> [Data to use]:
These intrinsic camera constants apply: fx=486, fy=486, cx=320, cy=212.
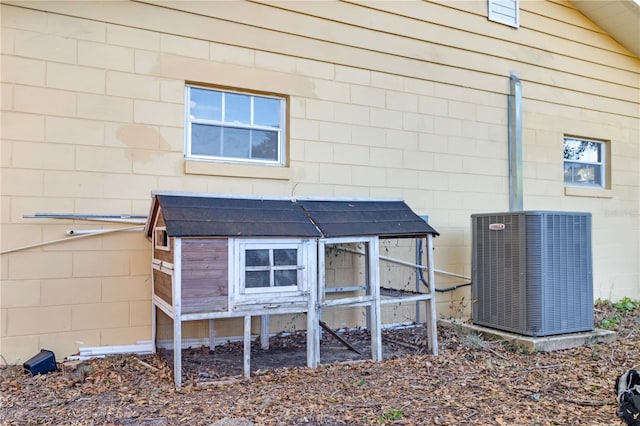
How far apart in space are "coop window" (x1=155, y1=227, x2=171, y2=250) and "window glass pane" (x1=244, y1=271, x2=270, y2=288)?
72 centimetres

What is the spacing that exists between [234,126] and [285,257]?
1.97 m

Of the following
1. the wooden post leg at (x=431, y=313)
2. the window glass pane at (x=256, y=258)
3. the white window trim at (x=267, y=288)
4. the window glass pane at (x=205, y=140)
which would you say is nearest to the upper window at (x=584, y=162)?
the wooden post leg at (x=431, y=313)

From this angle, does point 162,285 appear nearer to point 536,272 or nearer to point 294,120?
point 294,120

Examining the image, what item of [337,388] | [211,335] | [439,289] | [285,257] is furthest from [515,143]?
[211,335]

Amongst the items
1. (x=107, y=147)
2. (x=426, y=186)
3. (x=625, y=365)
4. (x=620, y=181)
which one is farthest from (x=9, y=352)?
(x=620, y=181)

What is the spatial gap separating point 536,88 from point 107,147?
20.7 ft

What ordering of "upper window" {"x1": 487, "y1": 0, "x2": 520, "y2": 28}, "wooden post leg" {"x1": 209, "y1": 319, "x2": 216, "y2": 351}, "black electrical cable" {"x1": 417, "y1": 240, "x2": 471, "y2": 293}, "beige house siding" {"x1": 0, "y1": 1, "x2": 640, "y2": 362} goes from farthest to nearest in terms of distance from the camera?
"upper window" {"x1": 487, "y1": 0, "x2": 520, "y2": 28} < "black electrical cable" {"x1": 417, "y1": 240, "x2": 471, "y2": 293} < "wooden post leg" {"x1": 209, "y1": 319, "x2": 216, "y2": 351} < "beige house siding" {"x1": 0, "y1": 1, "x2": 640, "y2": 362}

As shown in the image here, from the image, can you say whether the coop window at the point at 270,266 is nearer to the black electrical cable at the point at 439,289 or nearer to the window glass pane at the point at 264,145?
the window glass pane at the point at 264,145

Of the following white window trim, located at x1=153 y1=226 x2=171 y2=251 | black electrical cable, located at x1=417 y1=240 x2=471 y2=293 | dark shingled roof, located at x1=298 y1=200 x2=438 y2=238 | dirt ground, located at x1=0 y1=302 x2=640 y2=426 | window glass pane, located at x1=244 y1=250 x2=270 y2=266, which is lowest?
dirt ground, located at x1=0 y1=302 x2=640 y2=426

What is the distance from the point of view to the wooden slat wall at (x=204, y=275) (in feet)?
13.1

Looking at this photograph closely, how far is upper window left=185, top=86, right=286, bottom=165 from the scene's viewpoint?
5441 millimetres

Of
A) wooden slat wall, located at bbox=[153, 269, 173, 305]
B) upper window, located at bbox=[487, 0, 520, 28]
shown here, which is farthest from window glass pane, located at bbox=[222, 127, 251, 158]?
upper window, located at bbox=[487, 0, 520, 28]

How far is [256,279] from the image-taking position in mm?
4262

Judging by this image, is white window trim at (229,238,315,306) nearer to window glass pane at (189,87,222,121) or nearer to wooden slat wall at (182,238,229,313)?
wooden slat wall at (182,238,229,313)
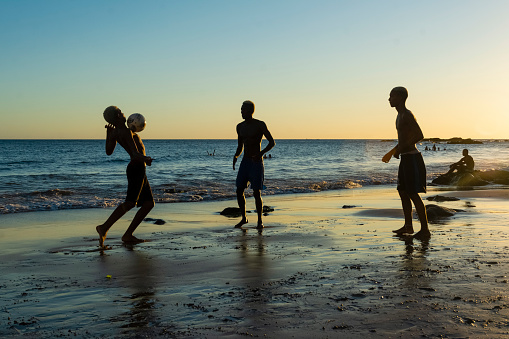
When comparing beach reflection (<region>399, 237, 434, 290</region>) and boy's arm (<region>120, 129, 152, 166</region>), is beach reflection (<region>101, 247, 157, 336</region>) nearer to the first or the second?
boy's arm (<region>120, 129, 152, 166</region>)

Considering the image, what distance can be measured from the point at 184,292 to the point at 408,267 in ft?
6.69

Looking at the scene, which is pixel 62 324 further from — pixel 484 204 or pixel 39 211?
pixel 484 204

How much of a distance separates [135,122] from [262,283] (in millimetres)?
3094

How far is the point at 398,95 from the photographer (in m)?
6.79

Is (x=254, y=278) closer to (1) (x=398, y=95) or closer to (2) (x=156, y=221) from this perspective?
(1) (x=398, y=95)

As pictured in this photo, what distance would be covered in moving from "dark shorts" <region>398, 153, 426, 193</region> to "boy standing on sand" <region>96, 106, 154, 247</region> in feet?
10.9

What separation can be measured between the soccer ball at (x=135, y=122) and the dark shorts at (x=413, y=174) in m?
3.45

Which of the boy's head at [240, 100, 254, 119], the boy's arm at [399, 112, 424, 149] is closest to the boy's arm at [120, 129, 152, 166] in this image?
the boy's head at [240, 100, 254, 119]

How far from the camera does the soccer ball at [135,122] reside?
6.33m

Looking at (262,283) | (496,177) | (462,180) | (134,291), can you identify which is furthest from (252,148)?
(496,177)

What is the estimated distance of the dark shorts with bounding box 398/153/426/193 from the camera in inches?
259

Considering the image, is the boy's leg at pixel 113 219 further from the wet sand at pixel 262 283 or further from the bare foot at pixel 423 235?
the bare foot at pixel 423 235

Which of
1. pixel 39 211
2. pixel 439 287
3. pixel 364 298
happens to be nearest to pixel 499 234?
pixel 439 287

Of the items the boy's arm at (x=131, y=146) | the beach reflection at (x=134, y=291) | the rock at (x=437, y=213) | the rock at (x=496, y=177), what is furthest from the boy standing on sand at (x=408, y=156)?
the rock at (x=496, y=177)
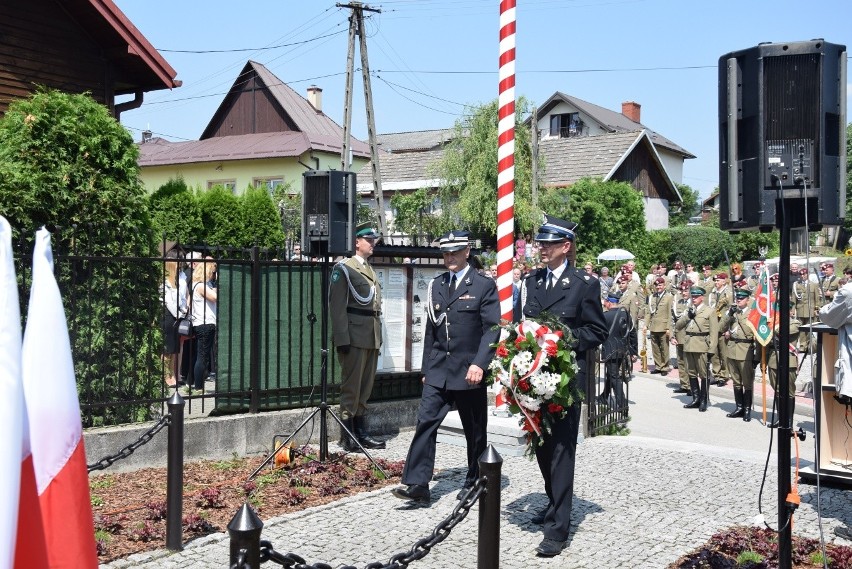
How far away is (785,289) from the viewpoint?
490 cm

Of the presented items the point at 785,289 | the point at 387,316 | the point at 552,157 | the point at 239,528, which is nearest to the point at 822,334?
the point at 785,289

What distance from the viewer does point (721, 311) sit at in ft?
49.6

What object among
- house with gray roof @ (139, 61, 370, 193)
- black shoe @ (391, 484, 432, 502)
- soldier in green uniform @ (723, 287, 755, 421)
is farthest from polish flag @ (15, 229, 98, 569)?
house with gray roof @ (139, 61, 370, 193)

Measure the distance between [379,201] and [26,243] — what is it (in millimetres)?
20676

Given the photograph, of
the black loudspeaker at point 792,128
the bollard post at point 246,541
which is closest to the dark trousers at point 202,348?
the black loudspeaker at point 792,128

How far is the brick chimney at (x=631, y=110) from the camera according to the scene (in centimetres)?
6600

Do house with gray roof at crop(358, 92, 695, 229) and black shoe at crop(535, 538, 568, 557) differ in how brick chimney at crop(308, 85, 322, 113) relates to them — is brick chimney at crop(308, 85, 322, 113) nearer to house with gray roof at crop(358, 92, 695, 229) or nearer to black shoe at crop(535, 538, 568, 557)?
house with gray roof at crop(358, 92, 695, 229)

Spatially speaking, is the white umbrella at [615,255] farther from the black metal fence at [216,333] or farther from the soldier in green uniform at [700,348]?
the black metal fence at [216,333]

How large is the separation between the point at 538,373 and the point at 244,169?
42.0 m

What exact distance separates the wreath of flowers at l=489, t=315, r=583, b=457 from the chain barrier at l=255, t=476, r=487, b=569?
1825 mm

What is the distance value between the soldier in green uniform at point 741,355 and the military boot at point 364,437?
6106 mm

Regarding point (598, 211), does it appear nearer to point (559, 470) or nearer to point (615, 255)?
point (615, 255)

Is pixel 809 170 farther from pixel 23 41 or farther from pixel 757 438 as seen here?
pixel 23 41

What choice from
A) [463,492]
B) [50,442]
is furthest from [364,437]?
[50,442]
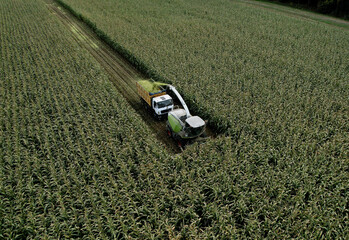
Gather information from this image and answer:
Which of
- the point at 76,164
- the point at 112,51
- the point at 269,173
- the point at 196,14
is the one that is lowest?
the point at 76,164

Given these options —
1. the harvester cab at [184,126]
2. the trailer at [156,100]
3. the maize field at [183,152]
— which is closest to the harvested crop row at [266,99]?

> [Directive]: Leave out the pictures and transcribe the entries above exactly.

> [Result of this task]:
These intrinsic camera constants apply: fx=486, fy=486, cx=320, cy=212.
How far apart in space are "coop window" (x1=155, y1=227, x2=171, y2=250) and "window glass pane" (x1=244, y1=271, x2=270, y2=288)?
72 centimetres

What is the spacing that exists between [234,126] and [285,257]?
1.97 m

Of the following
1. the wooden post leg at (x=431, y=313)
2. the window glass pane at (x=256, y=258)
3. the white window trim at (x=267, y=288)
4. the window glass pane at (x=205, y=140)
which would you say is nearest to the upper window at (x=584, y=162)?
the wooden post leg at (x=431, y=313)

From this angle, does point 162,285 appear nearer to point 536,272 or nearer to point 294,120?
point 294,120

Examining the image, what item of [337,388] | [211,335] | [439,289] | [285,257] is furthest from [515,143]?
[211,335]

Amongst the items
1. (x=107, y=147)
2. (x=426, y=186)
3. (x=625, y=365)
4. (x=620, y=181)
which one is farthest from (x=9, y=352)?
(x=620, y=181)

What is the spatial gap separating point 536,88 from point 107,147?
20.7 ft

What ordering of "upper window" {"x1": 487, "y1": 0, "x2": 520, "y2": 28}, "wooden post leg" {"x1": 209, "y1": 319, "x2": 216, "y2": 351}, "black electrical cable" {"x1": 417, "y1": 240, "x2": 471, "y2": 293}, "beige house siding" {"x1": 0, "y1": 1, "x2": 640, "y2": 362} goes from farthest to nearest in terms of distance from the camera?
"upper window" {"x1": 487, "y1": 0, "x2": 520, "y2": 28} < "black electrical cable" {"x1": 417, "y1": 240, "x2": 471, "y2": 293} < "wooden post leg" {"x1": 209, "y1": 319, "x2": 216, "y2": 351} < "beige house siding" {"x1": 0, "y1": 1, "x2": 640, "y2": 362}

As shown in the image here, from the image, can you say whether the coop window at the point at 270,266 is nearer to the black electrical cable at the point at 439,289 or nearer to the window glass pane at the point at 264,145?
the window glass pane at the point at 264,145

Of the following white window trim, located at x1=153 y1=226 x2=171 y2=251 | black electrical cable, located at x1=417 y1=240 x2=471 y2=293 | dark shingled roof, located at x1=298 y1=200 x2=438 y2=238 | dirt ground, located at x1=0 y1=302 x2=640 y2=426 | window glass pane, located at x1=244 y1=250 x2=270 y2=266, which is lowest?
dirt ground, located at x1=0 y1=302 x2=640 y2=426

What is the distance from the point of view to the wooden slat wall at (x=204, y=275) (in feet)?
13.1

Looking at this photograph closely, how far is upper window left=185, top=86, right=286, bottom=165 from the scene's viewpoint?
5441 millimetres

Of
A) wooden slat wall, located at bbox=[153, 269, 173, 305]
B) upper window, located at bbox=[487, 0, 520, 28]
shown here, which is farthest from window glass pane, located at bbox=[222, 127, 251, 158]?
upper window, located at bbox=[487, 0, 520, 28]

How far is [256,279] from the image-taking position in mm?
4262

Judging by this image, is white window trim at (229,238,315,306) nearer to window glass pane at (189,87,222,121) or nearer to wooden slat wall at (182,238,229,313)?
wooden slat wall at (182,238,229,313)
When comparing beach reflection (<region>399, 237, 434, 290</region>) and boy's arm (<region>120, 129, 152, 166</region>), is beach reflection (<region>101, 247, 157, 336</region>) nearer to the first or the second?
boy's arm (<region>120, 129, 152, 166</region>)

Considering the image, what distance can be measured from the point at 184,292 to the point at 408,267 in ft?
6.69

Looking at the scene, which is pixel 62 324 further from — pixel 484 204 or pixel 39 211?
pixel 484 204

How much of a distance separates [135,122] from [262,283] (in millimetres)?
3094

How far is the point at 398,95 from the photographer (in m)?
6.79

Is (x=254, y=278) closer to (1) (x=398, y=95) or closer to (2) (x=156, y=221) from this perspective?
(1) (x=398, y=95)

As pictured in this photo, what distance would be covered in moving from "dark shorts" <region>398, 153, 426, 193</region> to "boy standing on sand" <region>96, 106, 154, 247</region> in feet?
10.9

What separation can be measured between the soccer ball at (x=135, y=122) and the dark shorts at (x=413, y=174) in m?
3.45

Which of the boy's head at [240, 100, 254, 119], the boy's arm at [399, 112, 424, 149] is closest to the boy's arm at [120, 129, 152, 166] in this image?
the boy's head at [240, 100, 254, 119]

How far from the camera does the soccer ball at [135,122] reside?
6.33m

Looking at (262,283) | (496,177) | (462,180) | (134,291), can you identify which is furthest from (252,148)?
(496,177)

What is the estimated distance of the dark shorts with bounding box 398/153/426/193 from the camera in inches?
259

Considering the image, is the boy's leg at pixel 113 219 further from the wet sand at pixel 262 283 or further from the bare foot at pixel 423 235?
the bare foot at pixel 423 235

Which of
1. pixel 39 211
2. pixel 439 287
3. pixel 364 298
happens to be nearest to pixel 499 234?
pixel 439 287

Of the items the boy's arm at (x=131, y=146) | the beach reflection at (x=134, y=291) | the rock at (x=437, y=213) | the rock at (x=496, y=177), what is furthest from the boy standing on sand at (x=408, y=156)?
the rock at (x=496, y=177)
How far away is (785,289) from the viewpoint?
490 cm

Of the presented items the point at 785,289 | the point at 387,316 | the point at 552,157 | the point at 239,528, which is nearest to the point at 822,334?
the point at 785,289

What distance from the viewer does point (721, 311) sit at in ft?
49.6

What object among
- house with gray roof @ (139, 61, 370, 193)
- black shoe @ (391, 484, 432, 502)
- soldier in green uniform @ (723, 287, 755, 421)
is farthest from polish flag @ (15, 229, 98, 569)?
house with gray roof @ (139, 61, 370, 193)

Measure the distance between [379,201] and [26,243] — what is it (in millimetres)?
20676

Given the photograph, of
the black loudspeaker at point 792,128
the bollard post at point 246,541
which is closest to the dark trousers at point 202,348?
the black loudspeaker at point 792,128

How far is the brick chimney at (x=631, y=110) from the camera according to the scene (in centimetres)?
6600

Do house with gray roof at crop(358, 92, 695, 229) and black shoe at crop(535, 538, 568, 557) differ in how brick chimney at crop(308, 85, 322, 113) relates to them — is brick chimney at crop(308, 85, 322, 113) nearer to house with gray roof at crop(358, 92, 695, 229) or nearer to black shoe at crop(535, 538, 568, 557)?
house with gray roof at crop(358, 92, 695, 229)

Spatially speaking, is the white umbrella at [615,255] farther from the black metal fence at [216,333] or farther from the soldier in green uniform at [700,348]?
the black metal fence at [216,333]

How large is the separation between the point at 538,373 and the point at 244,169?
42.0 m

What exact distance separates the wreath of flowers at l=489, t=315, r=583, b=457 from the chain barrier at l=255, t=476, r=487, b=569?
1825 mm

What is the distance value between the soldier in green uniform at point 741,355 and the military boot at point 364,437?
6106 mm

Regarding point (598, 211), does it appear nearer to point (559, 470) or nearer to point (615, 255)?
point (615, 255)

Is pixel 809 170 farther from pixel 23 41 or farther from pixel 757 438 as seen here?
pixel 23 41

What choice from
A) [463,492]
B) [50,442]
is furthest from [364,437]?
[50,442]
Gather information from this image and answer:
Which of
- the point at 76,164
- the point at 112,51
- the point at 269,173
- the point at 196,14
is the one that is lowest?
the point at 76,164

Given these options —
1. the harvester cab at [184,126]
2. the trailer at [156,100]
3. the maize field at [183,152]
— which is closest to the harvested crop row at [266,99]?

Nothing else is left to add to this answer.